----- Input

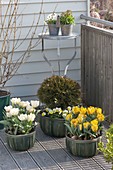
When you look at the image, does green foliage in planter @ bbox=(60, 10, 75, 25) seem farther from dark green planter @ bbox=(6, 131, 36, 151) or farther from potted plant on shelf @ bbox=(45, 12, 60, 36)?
dark green planter @ bbox=(6, 131, 36, 151)

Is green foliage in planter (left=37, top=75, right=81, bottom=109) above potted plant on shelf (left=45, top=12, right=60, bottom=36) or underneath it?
underneath

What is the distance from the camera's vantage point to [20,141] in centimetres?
392

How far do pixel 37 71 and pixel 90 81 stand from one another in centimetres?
63

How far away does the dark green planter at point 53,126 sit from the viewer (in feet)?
13.8

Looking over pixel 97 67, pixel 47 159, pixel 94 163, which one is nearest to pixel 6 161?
pixel 47 159

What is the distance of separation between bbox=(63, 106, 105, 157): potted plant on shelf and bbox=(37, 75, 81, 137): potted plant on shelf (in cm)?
35

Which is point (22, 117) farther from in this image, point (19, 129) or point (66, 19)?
point (66, 19)

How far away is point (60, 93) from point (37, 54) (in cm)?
92

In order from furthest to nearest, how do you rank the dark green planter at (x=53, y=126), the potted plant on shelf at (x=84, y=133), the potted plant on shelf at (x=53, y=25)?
the potted plant on shelf at (x=53, y=25) → the dark green planter at (x=53, y=126) → the potted plant on shelf at (x=84, y=133)

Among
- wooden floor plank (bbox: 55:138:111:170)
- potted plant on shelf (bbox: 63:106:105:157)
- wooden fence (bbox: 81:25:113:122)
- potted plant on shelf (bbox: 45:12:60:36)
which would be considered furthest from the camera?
potted plant on shelf (bbox: 45:12:60:36)

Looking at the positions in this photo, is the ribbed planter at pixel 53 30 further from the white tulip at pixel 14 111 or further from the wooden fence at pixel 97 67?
the white tulip at pixel 14 111

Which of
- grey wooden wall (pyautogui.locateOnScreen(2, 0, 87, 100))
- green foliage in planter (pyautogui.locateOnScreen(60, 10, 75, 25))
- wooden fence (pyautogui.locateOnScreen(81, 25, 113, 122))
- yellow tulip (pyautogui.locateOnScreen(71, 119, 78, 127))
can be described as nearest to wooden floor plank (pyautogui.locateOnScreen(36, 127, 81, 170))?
yellow tulip (pyautogui.locateOnScreen(71, 119, 78, 127))

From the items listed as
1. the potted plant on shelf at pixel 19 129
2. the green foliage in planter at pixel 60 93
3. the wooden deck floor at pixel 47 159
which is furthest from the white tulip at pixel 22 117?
the green foliage in planter at pixel 60 93

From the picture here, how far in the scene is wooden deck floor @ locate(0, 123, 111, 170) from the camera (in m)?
3.67
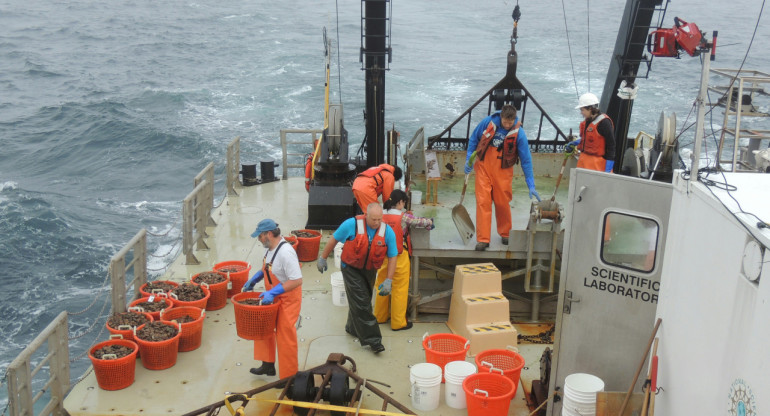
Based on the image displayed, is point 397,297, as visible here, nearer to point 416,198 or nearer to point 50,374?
point 416,198

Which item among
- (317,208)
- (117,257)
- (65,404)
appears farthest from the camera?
(317,208)

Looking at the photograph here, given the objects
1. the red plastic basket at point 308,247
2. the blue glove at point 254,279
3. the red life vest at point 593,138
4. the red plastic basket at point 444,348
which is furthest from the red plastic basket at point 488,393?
the red plastic basket at point 308,247

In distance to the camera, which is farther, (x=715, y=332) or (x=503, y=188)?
(x=503, y=188)

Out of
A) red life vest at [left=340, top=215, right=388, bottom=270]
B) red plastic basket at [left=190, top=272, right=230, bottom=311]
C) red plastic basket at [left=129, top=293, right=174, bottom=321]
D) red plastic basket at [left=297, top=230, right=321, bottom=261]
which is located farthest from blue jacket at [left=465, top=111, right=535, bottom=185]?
red plastic basket at [left=129, top=293, right=174, bottom=321]

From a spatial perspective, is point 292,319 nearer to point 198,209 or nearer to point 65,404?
point 65,404

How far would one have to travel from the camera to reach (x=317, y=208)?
11.1 metres

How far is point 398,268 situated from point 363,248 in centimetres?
94

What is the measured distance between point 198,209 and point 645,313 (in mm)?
6393

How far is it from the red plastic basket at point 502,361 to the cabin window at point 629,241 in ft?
5.08

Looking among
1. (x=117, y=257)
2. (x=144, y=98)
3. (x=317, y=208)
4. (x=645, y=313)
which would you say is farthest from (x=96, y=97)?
(x=645, y=313)

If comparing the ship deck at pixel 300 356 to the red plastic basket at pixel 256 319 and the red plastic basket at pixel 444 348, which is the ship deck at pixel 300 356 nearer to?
the red plastic basket at pixel 444 348

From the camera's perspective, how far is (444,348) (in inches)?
287

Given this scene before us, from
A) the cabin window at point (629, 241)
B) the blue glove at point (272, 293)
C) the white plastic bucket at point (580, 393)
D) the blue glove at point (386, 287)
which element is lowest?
the white plastic bucket at point (580, 393)

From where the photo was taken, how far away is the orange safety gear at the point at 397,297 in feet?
25.7
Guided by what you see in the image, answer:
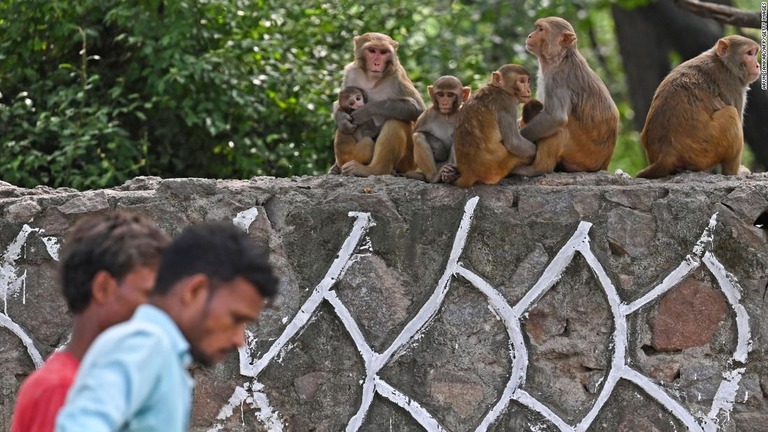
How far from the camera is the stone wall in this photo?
4.90m

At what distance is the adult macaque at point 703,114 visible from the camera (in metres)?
5.60

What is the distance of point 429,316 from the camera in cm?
493

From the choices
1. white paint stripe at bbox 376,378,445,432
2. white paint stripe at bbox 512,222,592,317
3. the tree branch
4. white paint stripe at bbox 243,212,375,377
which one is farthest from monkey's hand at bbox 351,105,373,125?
the tree branch

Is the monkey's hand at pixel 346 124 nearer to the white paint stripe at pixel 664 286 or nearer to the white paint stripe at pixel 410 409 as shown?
the white paint stripe at pixel 410 409

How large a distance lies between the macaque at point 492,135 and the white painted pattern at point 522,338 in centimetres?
26

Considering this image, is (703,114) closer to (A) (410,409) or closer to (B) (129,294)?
(A) (410,409)

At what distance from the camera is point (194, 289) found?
2.46m

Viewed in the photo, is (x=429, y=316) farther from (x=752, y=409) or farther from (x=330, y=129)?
(x=330, y=129)

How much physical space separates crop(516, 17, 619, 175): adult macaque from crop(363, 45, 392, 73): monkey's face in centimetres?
63

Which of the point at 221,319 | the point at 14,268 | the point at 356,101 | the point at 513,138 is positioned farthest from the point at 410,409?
the point at 221,319

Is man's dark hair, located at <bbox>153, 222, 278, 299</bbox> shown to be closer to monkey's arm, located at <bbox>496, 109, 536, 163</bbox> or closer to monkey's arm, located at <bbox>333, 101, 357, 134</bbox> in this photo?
monkey's arm, located at <bbox>496, 109, 536, 163</bbox>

----------

Job | In the copy, leave out all pictures, and retype exactly each line from the one with "From where the" through the last line of the entries.

Response |
From where the photo was taken, how far away is the orange safety gear at the point at 397,297 in feet?
25.7
Guided by what you see in the image, answer:
How far from the camera is the stone wall in this photo?
4.90m

At what distance is the adult macaque at point 703,114 visible from the camera (in metres)?
5.60

What is the distance of point 429,316 from the camera in cm?
493

From the choices
1. white paint stripe at bbox 376,378,445,432
2. white paint stripe at bbox 512,222,592,317
3. the tree branch
4. white paint stripe at bbox 243,212,375,377
which one is farthest from monkey's hand at bbox 351,105,373,125?
the tree branch

Is the monkey's hand at pixel 346 124 nearer to the white paint stripe at pixel 664 286 or nearer to the white paint stripe at pixel 410 409 as shown?
the white paint stripe at pixel 410 409

How large a distance lies between the macaque at point 492,135 and the white painted pattern at point 522,338 in centimetres?
26

Considering this image, is (703,114) closer to (A) (410,409) or closer to (B) (129,294)?
(A) (410,409)

At what distance from the camera is point (194, 289) found?
2.46m

Viewed in the photo, is (x=429, y=316) farther from (x=752, y=409) or farther from (x=330, y=129)?
(x=330, y=129)

How much physical space separates crop(516, 17, 619, 175): adult macaque from crop(363, 45, 392, 73): monkey's face in centimetres?
63

Which of the point at 221,319 | the point at 14,268 | the point at 356,101 | the point at 513,138 is positioned farthest from the point at 410,409?
the point at 221,319

Is man's dark hair, located at <bbox>153, 222, 278, 299</bbox> shown to be closer to monkey's arm, located at <bbox>496, 109, 536, 163</bbox> or closer to monkey's arm, located at <bbox>333, 101, 357, 134</bbox> in this photo?
monkey's arm, located at <bbox>496, 109, 536, 163</bbox>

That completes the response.